The U.S. dollar and Treasurys, which proved to be safe havens during the global financial crisis, can no longer be viewed as such because of the on-going debt impasse, renowned investor Mark Mobius told CNBC on Friday.
Instead, Mobius, who oversees about $50 billion as executive chairman at Templeton Emerging Markets Group said emerging markets were now a much safer bet.
“The debt crisis in the U.S. and Western Europe puts emerging markets in a very strong position because their debt to GDP ratios are much lower than the developed countries and their foreign reserves are greater than the developed countries,” Mobius said.
Mobius believes a shift is under way towards emerging market stocks and said that he was bullish on commodities and gold [XAU= 1626.59 3.10 (+0.19%) ] .
“Commodities are a very big part of our portfolio because we believe in dollar terms that commodity prices will continue to trend upwards,” Mobius said.

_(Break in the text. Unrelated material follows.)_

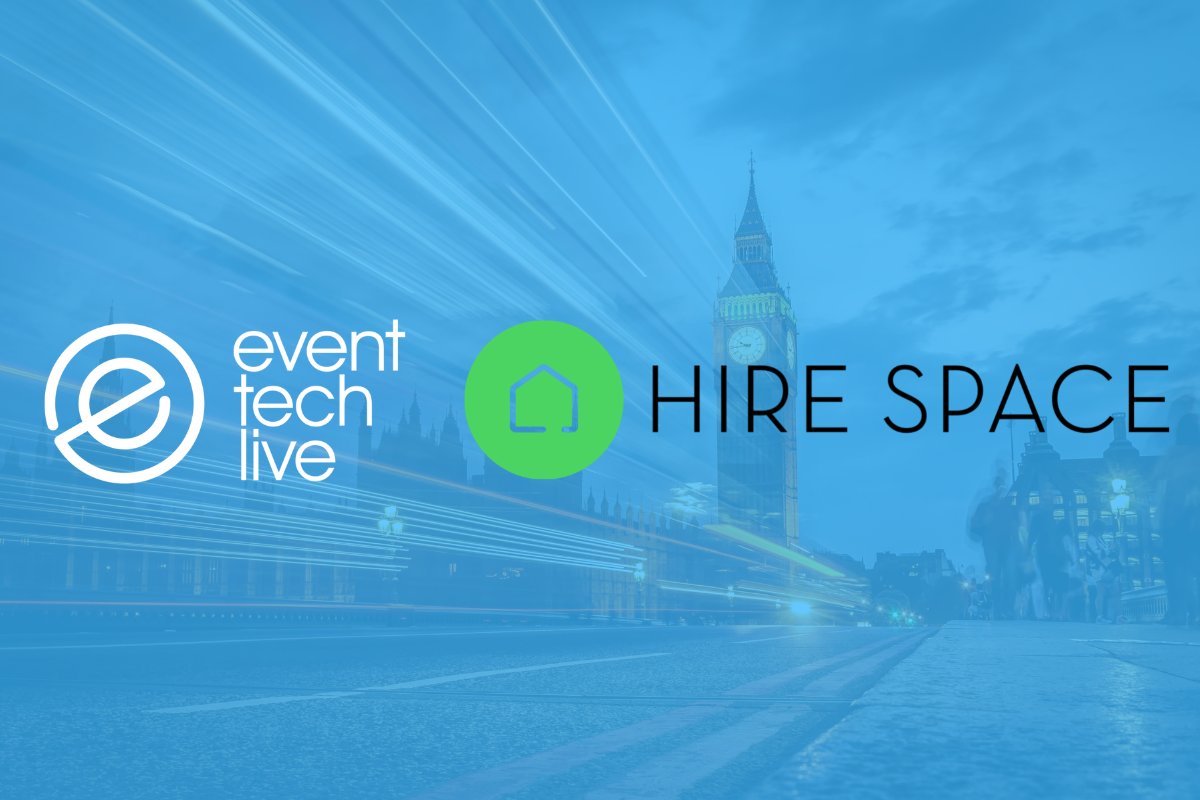 Hire Space partners with Event Tech Live to champion High-Tech venues eventtechlive.com/hire-space-par… #eventtech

Despite the debt crisis and a pullback in purchasing managers indexes in the U.S., India and China, Mobius said investors shouldn’t be worried about another global recession.
“The consumer is alive and well and kicking both in the U.S. and in emerging markets, so I’m not too frightened. The consumer has lots of cash to spend and they want to spend, because they don’t want to hold currencies,” Mobius said.

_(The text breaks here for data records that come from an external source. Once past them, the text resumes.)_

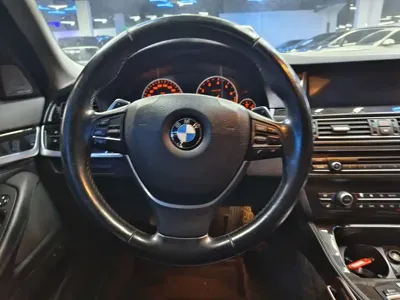 BMW 5 Series 2014, 100000 км, за 68800 CNY - фото 8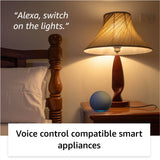 Alexa Echo Dot (5th Gen)| Bluetooth with Alexa Assistant Smart Speaker (Black) - CarrotKart | India's first Open Box ecommerce platform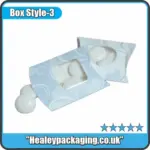 Custom Window Pillow Boxes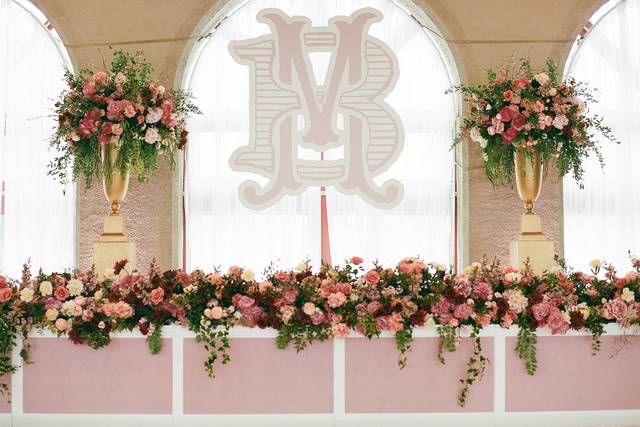 Invite design to event decor.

Within emerging markets, Templeton has been focusing on equities in China, India and Russia, where benchmark indexes had so far lagged behind the broader group.

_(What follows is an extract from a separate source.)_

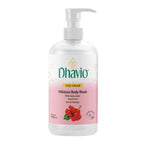 Dhavio Hibiscus Body Wash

“If you’re talking about slower growth in China and India, for example, you’ve gone from 9 to 8 to 7 percent, even 7 is tremendous growth,” he added.
Mobius admitted that some emerging market stocks had gotten expensive, but he said he was most bullish on the retail sector, where he expected to see some consolidation, and on packaging companies, which were further upstream.
He added that Templeton was continuing to make a big push into frontier markets, in which the firm now has about $1 billion invested.
“We’re big in Nigeria, we are big in Vietnam, we’re big in Ukraine and many of these frontier markets are doing quite well and the good news, of course, is that they’re still quite cheap,” he said.
Mobius accepted that some frontier markets suffered from low levels of liquidity, but he said Templeton hasn’t had any major problems because the markets were very different, and so, extremely uncorrelated.